$\Newextarrow{\xhookrightarrow}{10,10}{0x21AA}$
Proposition 5.2.3.15. Let $F: \operatorname{\mathcal{C}}\rightarrow \operatorname{\mathcal{D}}$ be a functor of $\infty $-categories. Then:
The projection map $\pi : \operatorname{\mathcal{C}}\star _{\operatorname{\mathcal{D}}} \operatorname{\mathcal{D}}\rightarrow \Delta ^1$ is a cocartesian fibration of $\infty $-categories.
The map
\[ \widetilde{F}: \Delta ^1 \times \operatorname{\mathcal{C}}\simeq ( \operatorname{\mathcal{C}}\star _{\operatorname{\mathcal{C}}} \operatorname{\mathcal{C}}) \rightarrow \operatorname{\mathcal{C}}\star _{\operatorname{\mathcal{D}}} \operatorname{\mathcal{D}} \]
witnesses the functor $F$ as given by covariant transport along the nondegenerate edge of $\Delta ^1$.
Proof of Proposition 5.2.3.15.
Let $F: \operatorname{\mathcal{C}}\rightarrow \operatorname{\mathcal{D}}$ be a functor of $\infty $-categories, so that the projection map $\pi : \operatorname{\mathcal{C}}\star _{\operatorname{\mathcal{D}}} \operatorname{\mathcal{D}}\rightarrow \Delta ^{1}$ of Example 5.2.3.18 is a cocartesian fibration. Note that the morphism
\[ H: \Delta ^1 \times \operatorname{\mathcal{C}}\simeq \operatorname{\mathcal{C}}\star _{\operatorname{\mathcal{C}}} \operatorname{\mathcal{C}}\rightarrow \operatorname{\mathcal{C}}\star _{\operatorname{\mathcal{D}}} \operatorname{\mathcal{D}} \]

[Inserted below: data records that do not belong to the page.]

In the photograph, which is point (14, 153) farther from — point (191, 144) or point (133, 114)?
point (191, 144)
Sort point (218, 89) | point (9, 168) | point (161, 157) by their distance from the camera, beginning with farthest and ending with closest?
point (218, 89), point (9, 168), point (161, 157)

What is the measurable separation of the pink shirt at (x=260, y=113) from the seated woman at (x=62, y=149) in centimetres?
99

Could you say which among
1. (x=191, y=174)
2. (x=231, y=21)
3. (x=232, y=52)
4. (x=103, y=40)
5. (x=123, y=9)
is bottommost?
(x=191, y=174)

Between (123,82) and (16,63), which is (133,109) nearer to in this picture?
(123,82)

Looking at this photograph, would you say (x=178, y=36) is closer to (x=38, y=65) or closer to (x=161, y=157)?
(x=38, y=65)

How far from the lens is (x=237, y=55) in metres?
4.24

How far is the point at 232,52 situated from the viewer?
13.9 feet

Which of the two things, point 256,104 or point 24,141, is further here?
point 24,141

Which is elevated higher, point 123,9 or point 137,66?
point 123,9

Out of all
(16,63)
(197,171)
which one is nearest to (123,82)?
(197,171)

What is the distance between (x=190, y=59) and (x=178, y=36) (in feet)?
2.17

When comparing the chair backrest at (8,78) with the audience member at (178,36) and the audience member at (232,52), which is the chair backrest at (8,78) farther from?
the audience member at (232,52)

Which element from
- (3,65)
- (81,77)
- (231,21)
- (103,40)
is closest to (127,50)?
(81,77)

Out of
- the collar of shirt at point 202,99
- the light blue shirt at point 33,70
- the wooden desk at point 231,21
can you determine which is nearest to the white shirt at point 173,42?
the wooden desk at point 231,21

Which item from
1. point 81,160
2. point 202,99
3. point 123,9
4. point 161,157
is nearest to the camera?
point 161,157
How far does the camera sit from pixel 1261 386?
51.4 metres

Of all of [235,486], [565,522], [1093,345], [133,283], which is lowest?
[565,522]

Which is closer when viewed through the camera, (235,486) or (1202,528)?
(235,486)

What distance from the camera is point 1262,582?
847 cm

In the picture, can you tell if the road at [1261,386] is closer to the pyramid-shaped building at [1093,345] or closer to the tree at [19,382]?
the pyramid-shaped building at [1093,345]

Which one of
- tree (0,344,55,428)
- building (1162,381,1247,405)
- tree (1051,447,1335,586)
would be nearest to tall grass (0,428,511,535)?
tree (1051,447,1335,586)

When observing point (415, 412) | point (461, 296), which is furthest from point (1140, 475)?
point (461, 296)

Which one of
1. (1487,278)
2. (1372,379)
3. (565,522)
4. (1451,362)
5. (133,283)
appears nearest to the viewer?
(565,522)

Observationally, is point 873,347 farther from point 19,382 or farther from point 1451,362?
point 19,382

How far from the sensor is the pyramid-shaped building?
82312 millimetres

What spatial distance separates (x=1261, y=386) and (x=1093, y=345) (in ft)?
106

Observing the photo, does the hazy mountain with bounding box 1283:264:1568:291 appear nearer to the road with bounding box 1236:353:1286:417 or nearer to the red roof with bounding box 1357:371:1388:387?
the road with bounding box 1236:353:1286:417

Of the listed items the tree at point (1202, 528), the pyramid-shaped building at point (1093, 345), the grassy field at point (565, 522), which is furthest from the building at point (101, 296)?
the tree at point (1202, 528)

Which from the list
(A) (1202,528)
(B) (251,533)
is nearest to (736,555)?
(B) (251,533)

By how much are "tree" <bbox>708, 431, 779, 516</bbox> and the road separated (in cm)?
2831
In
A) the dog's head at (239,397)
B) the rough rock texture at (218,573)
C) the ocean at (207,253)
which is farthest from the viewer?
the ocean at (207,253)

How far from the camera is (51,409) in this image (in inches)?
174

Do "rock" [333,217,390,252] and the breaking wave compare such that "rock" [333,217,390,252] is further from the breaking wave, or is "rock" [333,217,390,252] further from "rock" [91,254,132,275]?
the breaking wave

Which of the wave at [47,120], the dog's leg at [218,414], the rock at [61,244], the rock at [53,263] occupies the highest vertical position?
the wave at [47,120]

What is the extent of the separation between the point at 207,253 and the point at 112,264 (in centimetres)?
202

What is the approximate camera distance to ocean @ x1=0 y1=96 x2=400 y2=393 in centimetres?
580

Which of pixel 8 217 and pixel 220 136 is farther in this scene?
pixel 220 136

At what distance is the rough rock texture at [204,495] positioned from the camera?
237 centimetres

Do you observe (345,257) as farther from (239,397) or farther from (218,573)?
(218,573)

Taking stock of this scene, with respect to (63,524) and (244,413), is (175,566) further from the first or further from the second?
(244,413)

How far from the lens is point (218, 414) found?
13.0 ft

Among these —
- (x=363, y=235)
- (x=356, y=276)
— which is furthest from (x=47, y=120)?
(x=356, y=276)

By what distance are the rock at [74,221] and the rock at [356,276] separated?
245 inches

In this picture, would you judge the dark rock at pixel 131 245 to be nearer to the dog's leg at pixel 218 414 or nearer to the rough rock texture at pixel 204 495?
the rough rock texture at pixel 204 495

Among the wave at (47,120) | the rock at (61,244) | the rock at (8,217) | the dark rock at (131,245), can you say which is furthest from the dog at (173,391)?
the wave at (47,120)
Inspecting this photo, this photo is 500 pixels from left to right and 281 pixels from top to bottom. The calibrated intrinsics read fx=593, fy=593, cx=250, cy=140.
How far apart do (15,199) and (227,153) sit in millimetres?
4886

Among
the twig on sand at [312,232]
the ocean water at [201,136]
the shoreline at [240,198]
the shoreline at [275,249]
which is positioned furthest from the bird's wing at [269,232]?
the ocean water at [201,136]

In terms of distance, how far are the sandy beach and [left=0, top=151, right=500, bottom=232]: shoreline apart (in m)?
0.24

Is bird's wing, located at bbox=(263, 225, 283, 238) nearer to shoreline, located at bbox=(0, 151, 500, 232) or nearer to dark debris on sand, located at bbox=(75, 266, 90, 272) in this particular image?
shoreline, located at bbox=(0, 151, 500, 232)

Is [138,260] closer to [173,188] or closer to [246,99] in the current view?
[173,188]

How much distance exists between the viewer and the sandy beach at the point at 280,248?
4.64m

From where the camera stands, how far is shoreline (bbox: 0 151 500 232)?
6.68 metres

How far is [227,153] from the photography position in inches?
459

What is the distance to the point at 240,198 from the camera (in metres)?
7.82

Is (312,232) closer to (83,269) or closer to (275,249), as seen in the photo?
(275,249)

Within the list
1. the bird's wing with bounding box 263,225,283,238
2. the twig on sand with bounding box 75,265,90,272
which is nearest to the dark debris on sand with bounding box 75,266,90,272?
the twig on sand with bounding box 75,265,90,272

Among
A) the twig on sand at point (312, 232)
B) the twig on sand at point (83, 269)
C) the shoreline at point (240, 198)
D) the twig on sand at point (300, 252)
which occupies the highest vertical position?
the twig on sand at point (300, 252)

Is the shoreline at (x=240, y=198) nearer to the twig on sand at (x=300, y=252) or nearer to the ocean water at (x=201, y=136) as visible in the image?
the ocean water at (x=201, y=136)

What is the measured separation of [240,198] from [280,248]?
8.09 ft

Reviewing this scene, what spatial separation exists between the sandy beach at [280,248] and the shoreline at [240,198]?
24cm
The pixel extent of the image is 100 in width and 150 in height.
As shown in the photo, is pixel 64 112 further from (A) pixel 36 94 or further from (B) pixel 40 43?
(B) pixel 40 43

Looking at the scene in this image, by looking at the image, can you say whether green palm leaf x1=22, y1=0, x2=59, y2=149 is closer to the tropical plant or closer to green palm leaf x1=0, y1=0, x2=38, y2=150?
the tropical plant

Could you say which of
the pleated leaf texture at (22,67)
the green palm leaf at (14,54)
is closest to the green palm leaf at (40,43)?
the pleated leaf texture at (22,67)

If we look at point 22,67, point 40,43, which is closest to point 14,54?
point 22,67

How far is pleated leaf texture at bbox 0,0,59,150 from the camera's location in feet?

satisfies $H|_{ \{ 0\} \times \operatorname{\mathcal{C}}} = \operatorname{id}_{\operatorname{\mathcal{C}}}$ and $H|_{ \{ 1\} \times \operatorname{\mathcal{C}}} = F$. To complete the proof, it will suffice to show that for every object $C \in \operatorname{\mathcal{C}}$, the restriction $H|_{ \Delta ^1 \times \{ C\} }$ is a $\pi $-cocartesian morphism $e: X \rightarrow F(X)$ in the $\infty $-category $\operatorname{\mathcal{C}}\star _{\operatorname{\mathcal{D}}} \operatorname{\mathcal{D}}$. This follows from the criterion of Example 5.2.3.18, since $e$ corresponds to the identity morphism $\operatorname{id}_{ F(X) }: F(X) \rightarrow F(X)$ under the identification of Remark 5.2.3.14.
$\square$